- Estratto del documento -

****

La premessa è d’obbligo, perché voglio proteggermi da eventuali attacchi di fondamentalisti e facinorosi: non dirò nulla sulla fede, perché ciò che potrei dirne è solo che io vorrei fosse nel mio cuore.
Ho cercato il divino più volte, fuori e dentro di me, ho studiato per capire le ragioni di chi credere e dopo aver tanto studiato queste ragioni ho capito che la fede non è studio e non è ragione. E’ un sentimento, è calata nei cuori, infusa nella psiche. Non la si governa con i libri, non la si comprende con la logica. E’ come l’amore, anzi, forse la fede è proprio una forma d’amore.
Che a me è negata.
Io non credo, è un dato di fatto. Attualmente, non c’è Dio nella mia disperazione e nemmeno nella mia gioia. Solo un’incredibile curiosità verso l’Umano. Altro non ho.
Ciò detto, tutt’altro discorso si può fare sulle Istituzioni che sul sentimento puro della fede presumono di porci le proprie basi.
Da Italiana e soprattutto da Romana, mi confronto costantemente con Santa Apostolica Chiesa Cattolica. E, ancora una volta, ho studiato. Ho studiato la sua storia, le sue strategie, le sue scelte. Spesso disapprovandole, e molto; altre rare volte elogiandole.
Ieri, magari non ve ne siete accorti, è stato eletto il nuovo pontefice. Il vecchio papa è stato sconfitto, per non essere riuscito nell’opera che gli era stata richiesta: imporre un rinnovamento in un’Istituzione lacerata da scandali economico-finanziari e sessuali.
Non ce l’ha fatta, e ha compiuto un gesto eclatante: il pontefice che in altri secoli sarebbe stato soppresso da altri esponenti della Curia, s’è dimesso. Ha gridato al mondo:“Non riesco a riformare questa Chiesa, e poiché La amo, voglio affidarLa a qualcuno che magari possa riuscirci”.
C’è un nuovo Pietro, da ieri sera. La macchina hollywoodiana della Santa Sede ci ha garantito 55 minuti di suspense e poi ci ha donato il primo pontefice extraeuropeo (ma non troppo, la sua seconda lingua è l’italiano, anzi, il dialettto piemontese… sudamericano sì, ma figlio dello Stivale).
E’ uscito, ha detto “buonasera” e mi è piaciuto. Prima, ho convissuto per qualche momento con due pregiudizi, uno negativo e uno positivo.

****

- Estratti dei dati -
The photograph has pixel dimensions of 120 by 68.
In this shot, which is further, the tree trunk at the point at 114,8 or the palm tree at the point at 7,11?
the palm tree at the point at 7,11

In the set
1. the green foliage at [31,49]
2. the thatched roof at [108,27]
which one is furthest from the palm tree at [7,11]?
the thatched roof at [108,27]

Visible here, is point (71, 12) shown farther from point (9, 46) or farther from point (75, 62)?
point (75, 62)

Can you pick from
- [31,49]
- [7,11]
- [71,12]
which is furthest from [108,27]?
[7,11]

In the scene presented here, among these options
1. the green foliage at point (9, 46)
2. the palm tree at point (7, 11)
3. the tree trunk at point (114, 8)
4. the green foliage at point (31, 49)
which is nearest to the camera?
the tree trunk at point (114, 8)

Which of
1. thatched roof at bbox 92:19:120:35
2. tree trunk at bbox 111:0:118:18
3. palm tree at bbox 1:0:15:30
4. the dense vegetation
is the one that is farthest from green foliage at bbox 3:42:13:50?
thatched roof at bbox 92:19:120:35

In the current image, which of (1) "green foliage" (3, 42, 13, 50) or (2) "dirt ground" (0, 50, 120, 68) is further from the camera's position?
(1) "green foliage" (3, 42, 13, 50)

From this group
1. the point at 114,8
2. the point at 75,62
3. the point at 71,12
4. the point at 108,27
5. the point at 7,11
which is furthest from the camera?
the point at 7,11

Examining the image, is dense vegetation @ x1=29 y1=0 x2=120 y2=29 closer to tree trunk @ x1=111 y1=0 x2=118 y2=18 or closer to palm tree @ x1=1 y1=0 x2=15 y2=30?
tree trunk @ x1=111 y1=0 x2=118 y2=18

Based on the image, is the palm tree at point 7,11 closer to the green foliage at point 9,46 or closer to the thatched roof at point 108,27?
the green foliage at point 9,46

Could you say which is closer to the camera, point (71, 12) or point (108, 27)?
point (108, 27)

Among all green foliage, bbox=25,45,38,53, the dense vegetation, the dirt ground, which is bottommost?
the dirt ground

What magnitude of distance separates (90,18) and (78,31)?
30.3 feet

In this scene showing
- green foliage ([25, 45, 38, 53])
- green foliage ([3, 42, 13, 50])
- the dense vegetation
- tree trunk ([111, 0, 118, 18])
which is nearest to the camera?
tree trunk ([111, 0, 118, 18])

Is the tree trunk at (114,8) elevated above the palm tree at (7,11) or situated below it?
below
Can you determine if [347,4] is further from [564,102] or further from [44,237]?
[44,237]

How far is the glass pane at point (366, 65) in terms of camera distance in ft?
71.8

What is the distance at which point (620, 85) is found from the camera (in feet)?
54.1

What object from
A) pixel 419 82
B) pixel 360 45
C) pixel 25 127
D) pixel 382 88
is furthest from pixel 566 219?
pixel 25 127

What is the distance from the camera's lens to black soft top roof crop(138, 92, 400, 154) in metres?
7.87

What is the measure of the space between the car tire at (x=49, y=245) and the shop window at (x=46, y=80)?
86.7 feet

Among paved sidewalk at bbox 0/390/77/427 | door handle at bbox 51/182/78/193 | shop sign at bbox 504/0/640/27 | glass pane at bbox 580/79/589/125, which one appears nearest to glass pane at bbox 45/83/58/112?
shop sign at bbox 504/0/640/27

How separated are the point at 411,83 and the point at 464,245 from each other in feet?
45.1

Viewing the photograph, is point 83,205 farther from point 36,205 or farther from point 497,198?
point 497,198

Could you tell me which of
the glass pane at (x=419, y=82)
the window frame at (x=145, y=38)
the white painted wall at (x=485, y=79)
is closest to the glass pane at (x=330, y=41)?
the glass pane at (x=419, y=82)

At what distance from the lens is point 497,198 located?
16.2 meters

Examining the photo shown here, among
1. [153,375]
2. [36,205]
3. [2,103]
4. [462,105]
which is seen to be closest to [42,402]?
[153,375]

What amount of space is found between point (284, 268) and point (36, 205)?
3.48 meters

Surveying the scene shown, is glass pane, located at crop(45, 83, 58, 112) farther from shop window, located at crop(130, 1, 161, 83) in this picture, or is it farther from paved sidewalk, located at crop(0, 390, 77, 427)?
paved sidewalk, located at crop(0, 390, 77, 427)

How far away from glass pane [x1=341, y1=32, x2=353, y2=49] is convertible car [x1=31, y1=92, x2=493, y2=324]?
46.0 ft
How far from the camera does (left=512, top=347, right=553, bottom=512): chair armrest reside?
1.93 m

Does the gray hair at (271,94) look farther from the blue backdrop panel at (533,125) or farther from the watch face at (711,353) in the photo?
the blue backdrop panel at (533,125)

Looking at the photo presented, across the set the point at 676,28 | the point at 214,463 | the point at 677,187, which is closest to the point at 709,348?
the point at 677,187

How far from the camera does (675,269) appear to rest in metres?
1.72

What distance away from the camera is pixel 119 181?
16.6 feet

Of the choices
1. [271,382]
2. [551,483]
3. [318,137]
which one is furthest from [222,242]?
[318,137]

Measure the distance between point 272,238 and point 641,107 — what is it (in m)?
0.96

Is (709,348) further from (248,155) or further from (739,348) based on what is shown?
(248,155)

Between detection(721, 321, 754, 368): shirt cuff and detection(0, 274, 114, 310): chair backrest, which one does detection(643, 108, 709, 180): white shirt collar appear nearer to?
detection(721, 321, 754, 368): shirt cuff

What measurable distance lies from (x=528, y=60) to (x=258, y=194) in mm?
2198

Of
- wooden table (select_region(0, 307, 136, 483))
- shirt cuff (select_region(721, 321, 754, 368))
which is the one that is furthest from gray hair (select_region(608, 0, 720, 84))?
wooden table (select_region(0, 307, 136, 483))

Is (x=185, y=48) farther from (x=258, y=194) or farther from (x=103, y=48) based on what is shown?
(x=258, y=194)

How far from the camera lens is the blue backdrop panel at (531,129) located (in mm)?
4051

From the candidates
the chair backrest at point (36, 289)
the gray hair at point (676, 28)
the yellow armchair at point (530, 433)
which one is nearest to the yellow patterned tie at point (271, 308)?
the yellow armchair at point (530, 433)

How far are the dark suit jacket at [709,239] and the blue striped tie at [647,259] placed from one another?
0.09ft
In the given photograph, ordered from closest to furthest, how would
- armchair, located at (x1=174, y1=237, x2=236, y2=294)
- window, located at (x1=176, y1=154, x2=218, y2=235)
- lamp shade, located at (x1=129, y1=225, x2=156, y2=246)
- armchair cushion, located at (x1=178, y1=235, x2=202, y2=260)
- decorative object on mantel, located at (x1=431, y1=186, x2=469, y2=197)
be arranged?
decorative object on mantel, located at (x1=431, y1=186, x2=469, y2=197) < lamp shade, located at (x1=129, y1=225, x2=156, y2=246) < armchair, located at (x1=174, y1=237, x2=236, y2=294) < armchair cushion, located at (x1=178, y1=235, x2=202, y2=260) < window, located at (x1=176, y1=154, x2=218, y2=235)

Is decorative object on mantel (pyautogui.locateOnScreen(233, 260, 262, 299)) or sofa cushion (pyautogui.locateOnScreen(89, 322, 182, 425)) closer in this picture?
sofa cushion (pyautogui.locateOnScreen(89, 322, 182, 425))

****

- Consegna esercizio -
Restituisca parola per parola, dal testo sulla fede e sull'elezione del nuovo pontefice, tutto ciò che va da "Non ce l’ha" fino a "e uno positivo.".

- Risposta all'esercizio -
Non ce l’ha fatta, e ha compiuto un gesto eclatante: il pontefice che in altri secoli sarebbe stato soppresso da altri esponenti della Curia, s’è dimesso. Ha gridato al mondo:“Non riesco a riformare questa Chiesa, e poiché La amo, voglio affidarLa a qualcuno che magari possa riuscirci”.
C’è un nuovo Pietro, da ieri sera. La macchina hollywoodiana della Santa Sede ci ha garantito 55 minuti di suspense e poi ci ha donato il primo pontefice extraeuropeo (ma non troppo, la sua seconda lingua è l’italiano, anzi, il dialettto piemontese… sudamericano sì, ma figlio dello Stivale).
E’ uscito, ha detto “buonasera” e mi è piaciuto. Prima, ho convissuto per qualche momento con due pregiudizi, uno negativo e uno positivo.